Midi

Midi, Cloé Korman (2020, Points)

Midi est un roman mélancolique sur les fantômes du passé. 

Claire et Dom ne sont pas vus depuis près de quinze ans. A l’époque, le charismatique Dom dirigeait un théâtre à Marseille et Claire y avait passé un été, accompagnée de son amie Manu. Alors étudiantes, elles avaient toutes les deux encadré pendant cinq semaines un stage de théâtre pour petits Marseillais en mal de vacances.
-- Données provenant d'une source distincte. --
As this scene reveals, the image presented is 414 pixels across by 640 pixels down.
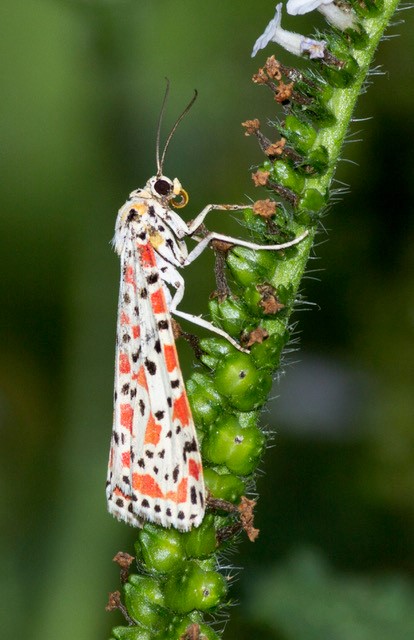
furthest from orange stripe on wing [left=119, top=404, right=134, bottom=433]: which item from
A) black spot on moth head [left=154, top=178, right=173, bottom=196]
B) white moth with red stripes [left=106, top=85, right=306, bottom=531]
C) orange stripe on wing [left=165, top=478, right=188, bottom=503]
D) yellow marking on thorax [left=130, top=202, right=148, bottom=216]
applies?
black spot on moth head [left=154, top=178, right=173, bottom=196]

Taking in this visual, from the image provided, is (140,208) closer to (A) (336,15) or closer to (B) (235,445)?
(A) (336,15)

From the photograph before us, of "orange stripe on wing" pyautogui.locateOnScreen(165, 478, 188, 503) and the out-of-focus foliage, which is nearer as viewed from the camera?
"orange stripe on wing" pyautogui.locateOnScreen(165, 478, 188, 503)

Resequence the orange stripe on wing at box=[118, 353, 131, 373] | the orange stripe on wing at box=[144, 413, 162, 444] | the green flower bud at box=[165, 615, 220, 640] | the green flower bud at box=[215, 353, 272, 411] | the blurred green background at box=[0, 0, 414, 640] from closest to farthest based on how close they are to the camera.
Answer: the green flower bud at box=[165, 615, 220, 640] → the green flower bud at box=[215, 353, 272, 411] → the orange stripe on wing at box=[144, 413, 162, 444] → the orange stripe on wing at box=[118, 353, 131, 373] → the blurred green background at box=[0, 0, 414, 640]

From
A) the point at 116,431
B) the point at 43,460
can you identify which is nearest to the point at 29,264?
the point at 43,460

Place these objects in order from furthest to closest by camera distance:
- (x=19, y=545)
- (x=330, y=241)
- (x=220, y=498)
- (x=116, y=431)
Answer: (x=330, y=241) → (x=19, y=545) → (x=116, y=431) → (x=220, y=498)

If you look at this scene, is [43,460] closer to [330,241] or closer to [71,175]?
[71,175]

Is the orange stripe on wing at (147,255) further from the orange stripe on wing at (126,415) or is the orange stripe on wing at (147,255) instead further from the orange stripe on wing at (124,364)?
the orange stripe on wing at (126,415)

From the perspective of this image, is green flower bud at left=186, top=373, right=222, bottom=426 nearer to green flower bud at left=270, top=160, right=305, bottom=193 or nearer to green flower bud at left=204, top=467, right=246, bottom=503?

A présent, Claire est médecin et Dom, en fin de vie, vient de se faire hospitaliser dans son service, en région parisienne. A l’occasion de ces « retrouvailles », Claire se remémore ce lointain été, l’été de ses premiers émois amoureux, cet été au cours duquel l’érotisme l’avait disputé à la jalousie. Cet été qui a tout changé. Les deux amies se sont perdues de vue, Dom a disparu de leur vie. 

Une guirlande électrique est fixée au-dessus de l’entrée, il y a des enfants sur des échelles, des enfants dans les platanes. Le 23 août 2000, on dirait que l’enfer est vide et que tous les les démons sont ici, dans la cour du Théâtre de l’Été.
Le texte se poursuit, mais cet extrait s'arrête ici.